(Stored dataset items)

■ ■ ■ ■ ■

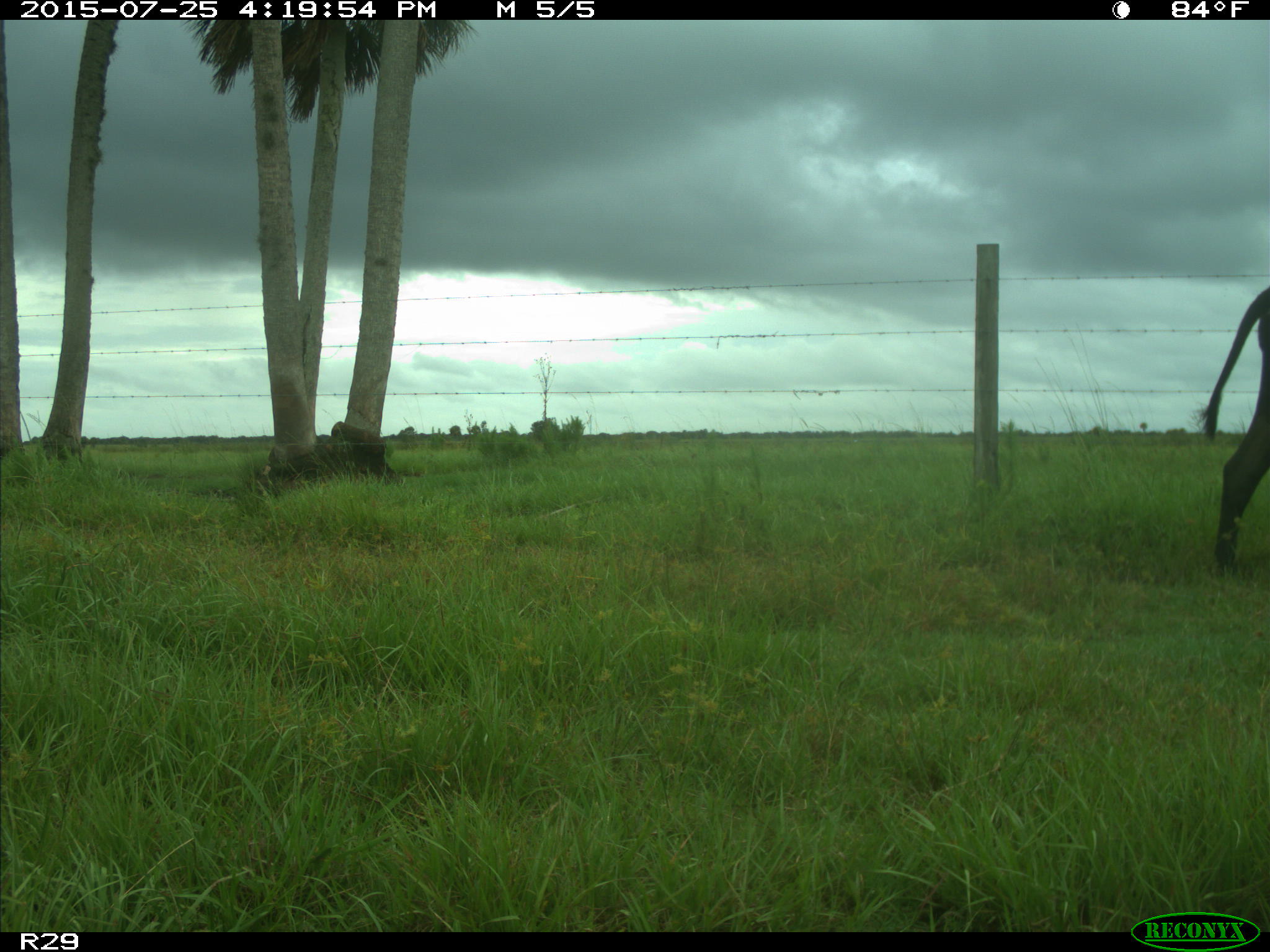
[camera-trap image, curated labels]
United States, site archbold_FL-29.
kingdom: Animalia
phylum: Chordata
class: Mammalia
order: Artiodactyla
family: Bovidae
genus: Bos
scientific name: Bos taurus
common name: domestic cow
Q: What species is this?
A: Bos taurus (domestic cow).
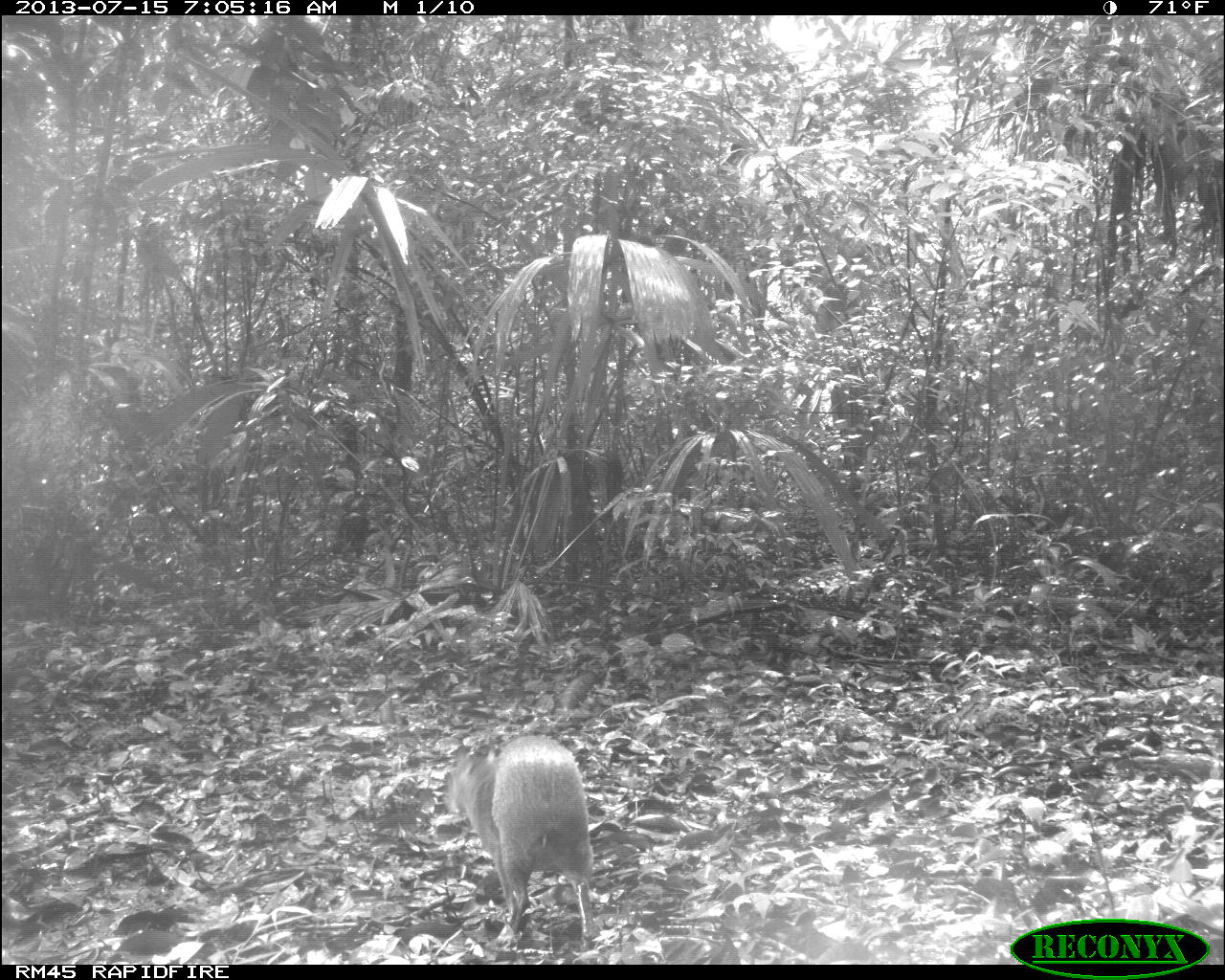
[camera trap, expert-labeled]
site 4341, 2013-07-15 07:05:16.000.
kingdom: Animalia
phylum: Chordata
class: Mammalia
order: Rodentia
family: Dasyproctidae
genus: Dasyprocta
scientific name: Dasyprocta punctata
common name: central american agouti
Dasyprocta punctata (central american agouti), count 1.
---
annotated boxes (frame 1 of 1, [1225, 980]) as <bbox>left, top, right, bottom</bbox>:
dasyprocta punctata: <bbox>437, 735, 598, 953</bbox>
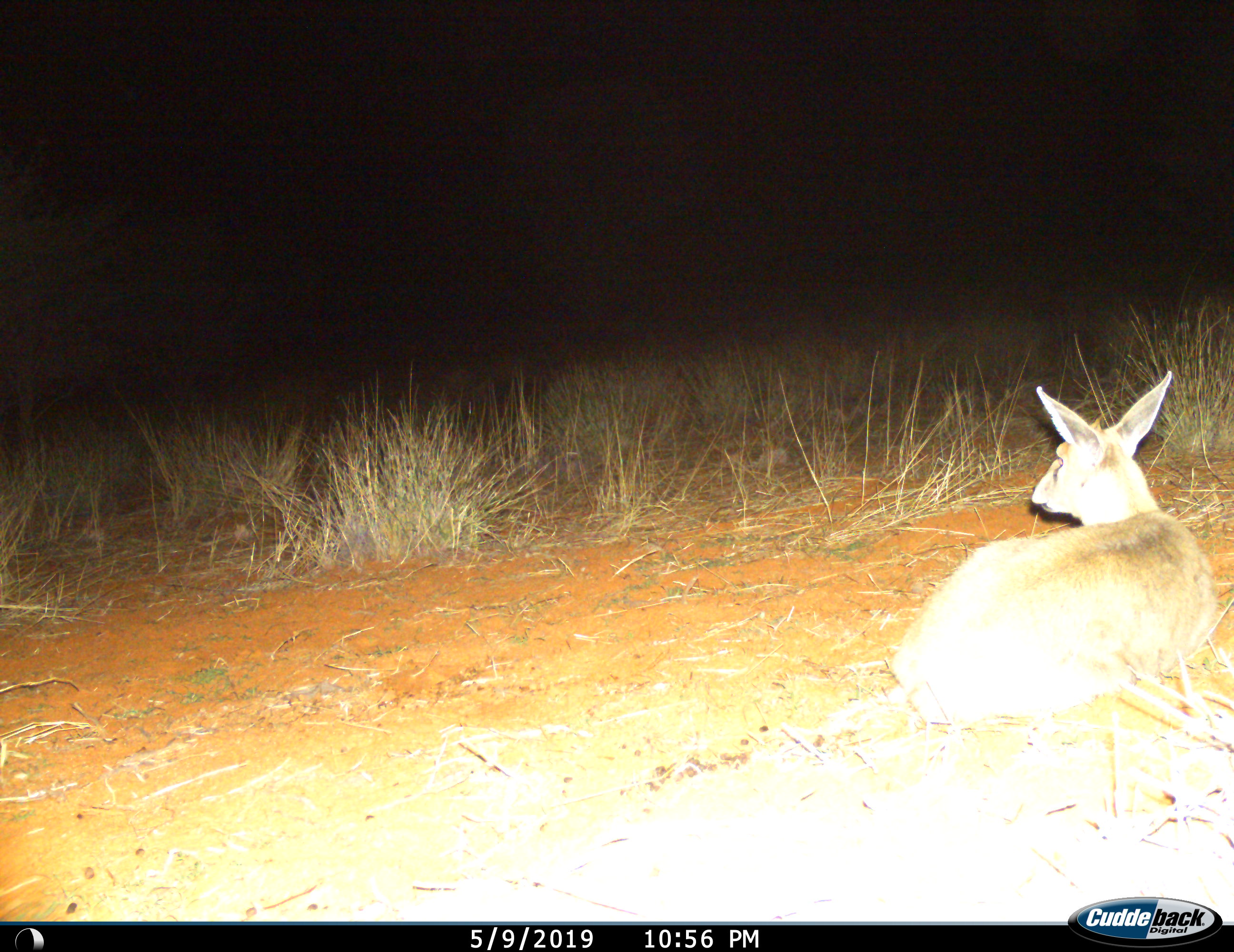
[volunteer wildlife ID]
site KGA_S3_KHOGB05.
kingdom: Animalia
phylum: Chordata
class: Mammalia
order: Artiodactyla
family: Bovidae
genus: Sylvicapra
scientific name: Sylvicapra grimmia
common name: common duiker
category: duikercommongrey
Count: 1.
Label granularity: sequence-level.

■ ■ ■ ■ ■

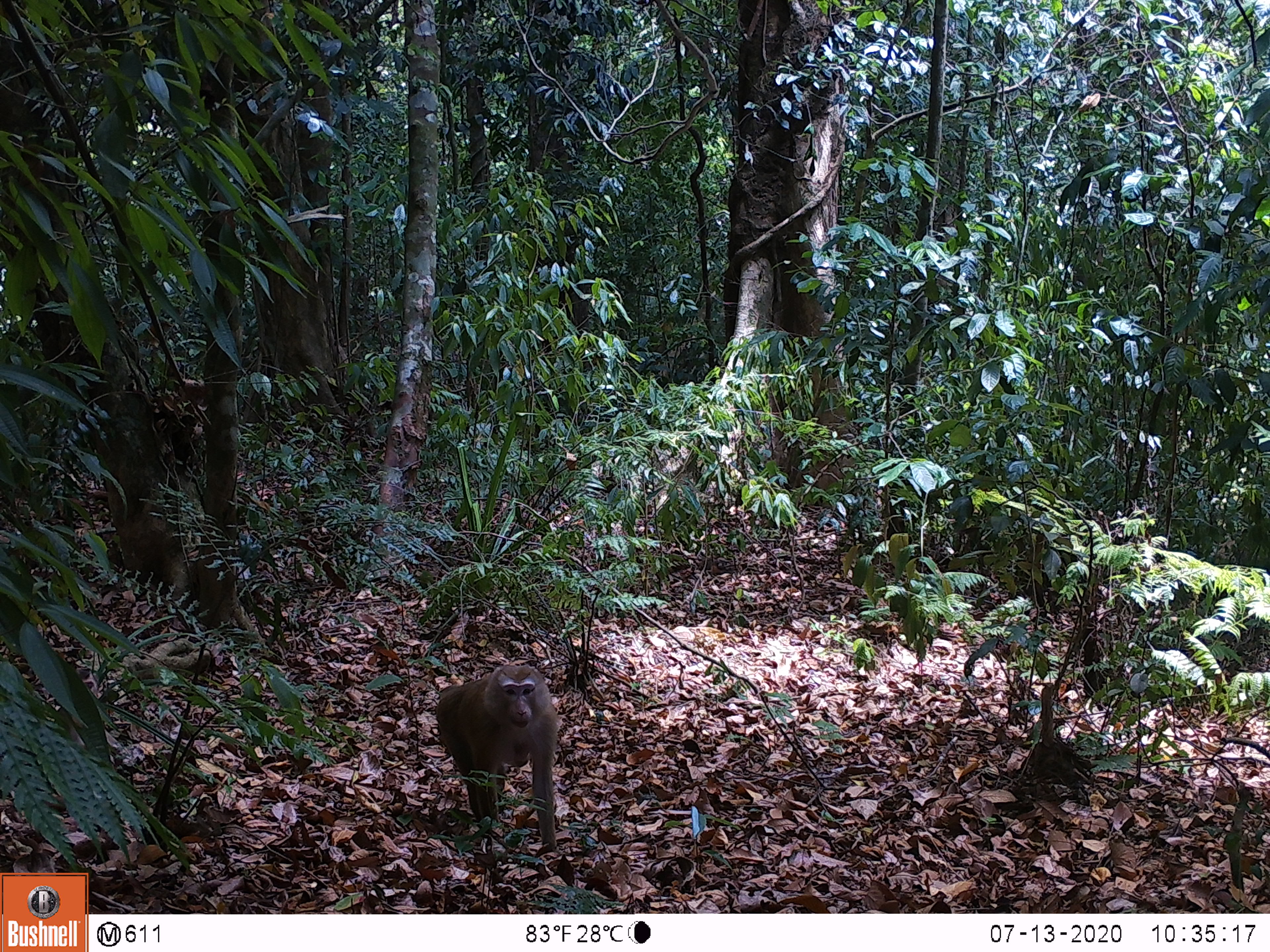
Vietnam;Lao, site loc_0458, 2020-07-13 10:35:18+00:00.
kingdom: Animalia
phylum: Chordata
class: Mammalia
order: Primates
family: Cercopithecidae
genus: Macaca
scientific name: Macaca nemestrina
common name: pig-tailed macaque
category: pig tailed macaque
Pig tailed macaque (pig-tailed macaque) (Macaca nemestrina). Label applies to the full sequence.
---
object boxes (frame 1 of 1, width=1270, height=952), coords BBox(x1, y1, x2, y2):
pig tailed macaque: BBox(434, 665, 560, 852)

■ ■ ■ ■ ■

# WHAT THE TASK ASKS:
Give exactly the lines above that run from the line with "scientific name: Dasyprocta punctata" to the line with "Label granularity: sequence-level.", both included, leaving every picture out.

# OUTPUT BELOW:
scientific name: Dasyprocta punctata
common name: central american agouti
Dasyprocta punctata (central american agouti), count 1.
---
annotated boxes (frame 1 of 1, [1225, 980]) as <bbox>left, top, right, bottom</bbox>:
dasyprocta punctata: <bbox>437, 735, 598, 953</bbox>
[volunteer wildlife ID]
site KGA_S3_KHOGB05.
kingdom: Animalia
phylum: Chordata
class: Mammalia
order: Artiodactyla
family: Bovidae
genus: Sylvicapra
scientific name: Sylvicapra grimmia
common name: common duiker
category: duikercommongrey
Count: 1.
Label granularity: sequence-level.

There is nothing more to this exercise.